Supplied records →
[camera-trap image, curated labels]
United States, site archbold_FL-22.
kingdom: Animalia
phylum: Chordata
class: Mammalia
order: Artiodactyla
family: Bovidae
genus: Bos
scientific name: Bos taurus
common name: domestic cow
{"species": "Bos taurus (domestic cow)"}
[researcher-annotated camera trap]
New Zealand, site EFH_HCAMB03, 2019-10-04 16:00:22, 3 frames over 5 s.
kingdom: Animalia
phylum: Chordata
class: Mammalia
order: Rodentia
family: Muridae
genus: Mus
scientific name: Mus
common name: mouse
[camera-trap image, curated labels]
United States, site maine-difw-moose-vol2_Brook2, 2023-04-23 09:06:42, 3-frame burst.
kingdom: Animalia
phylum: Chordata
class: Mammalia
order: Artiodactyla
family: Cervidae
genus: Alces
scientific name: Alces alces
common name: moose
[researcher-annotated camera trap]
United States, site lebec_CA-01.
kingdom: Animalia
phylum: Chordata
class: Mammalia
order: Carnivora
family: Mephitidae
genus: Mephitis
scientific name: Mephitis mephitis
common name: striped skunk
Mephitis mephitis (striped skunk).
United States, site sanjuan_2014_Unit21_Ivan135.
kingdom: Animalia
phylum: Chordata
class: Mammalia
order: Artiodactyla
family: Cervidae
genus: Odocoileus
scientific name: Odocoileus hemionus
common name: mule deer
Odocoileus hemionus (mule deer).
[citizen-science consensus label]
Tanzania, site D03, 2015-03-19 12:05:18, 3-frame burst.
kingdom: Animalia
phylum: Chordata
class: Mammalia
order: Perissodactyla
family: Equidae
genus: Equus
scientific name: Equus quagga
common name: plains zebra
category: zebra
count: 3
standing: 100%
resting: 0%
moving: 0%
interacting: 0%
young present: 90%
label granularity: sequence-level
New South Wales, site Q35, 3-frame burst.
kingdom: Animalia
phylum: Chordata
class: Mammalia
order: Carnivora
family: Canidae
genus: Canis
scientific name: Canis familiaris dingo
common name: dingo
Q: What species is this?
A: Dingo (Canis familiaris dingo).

Goal of the exercise →
Retype every record above exactly as written.

Exercise solution →
[camera-trap image, curated labels]
United States, site archbold_FL-22.
kingdom: Animalia
phylum: Chordata
class: Mammalia
order: Artiodactyla
family: Bovidae
genus: Bos
scientific name: Bos taurus
common name: domestic cow
{"species": "Bos taurus (domestic cow)"}
[researcher-annotated camera trap]
New Zealand, site EFH_HCAMB03, 2019-10-04 16:00:22, 3 frames over 5 s.
kingdom: Animalia
phylum: Chordata
class: Mammalia
order: Rodentia
family: Muridae
genus: Mus
scientific name: Mus
common name: mouse
[camera-trap image, curated labels]
United States, site maine-difw-moose-vol2_Brook2, 2023-04-23 09:06:42, 3-frame burst.
kingdom: Animalia
phylum: Chordata
class: Mammalia
order: Artiodactyla
family: Cervidae
genus: Alces
scientific name: Alces alces
common name: moose
[researcher-annotated camera trap]
United States, site lebec_CA-01.
kingdom: Animalia
phylum: Chordata
class: Mammalia
order: Carnivora
family: Mephitidae
genus: Mephitis
scientific name: Mephitis mephitis
common name: striped skunk
Mephitis mephitis (striped skunk).
United States, site sanjuan_2014_Unit21_Ivan135.
kingdom: Animalia
phylum: Chordata
class: Mammalia
order: Artiodactyla
family: Cervidae
genus: Odocoileus
scientific name: Odocoileus hemionus
common name: mule deer
Odocoileus hemionus (mule deer).
[citizen-science consensus label]
Tanzania, site D03, 2015-03-19 12:05:18, 3-frame burst.
kingdom: Animalia
phylum: Chordata
class: Mammalia
order: Perissodactyla
family: Equidae
genus: Equus
scientific name: Equus quagga
common name: plains zebra
category: zebra
count: 3
standing: 100%
resting: 0%
moving: 0%
interacting: 0%
young present: 90%
label granularity: sequence-level
New South Wales, site Q35, 3-frame burst.
kingdom: Animalia
phylum: Chordata
class: Mammalia
order: Carnivora
family: Canidae
genus: Canis
scientific name: Canis familiaris dingo
common name: dingo
Q: What species is this?
A: Dingo (Canis familiaris dingo).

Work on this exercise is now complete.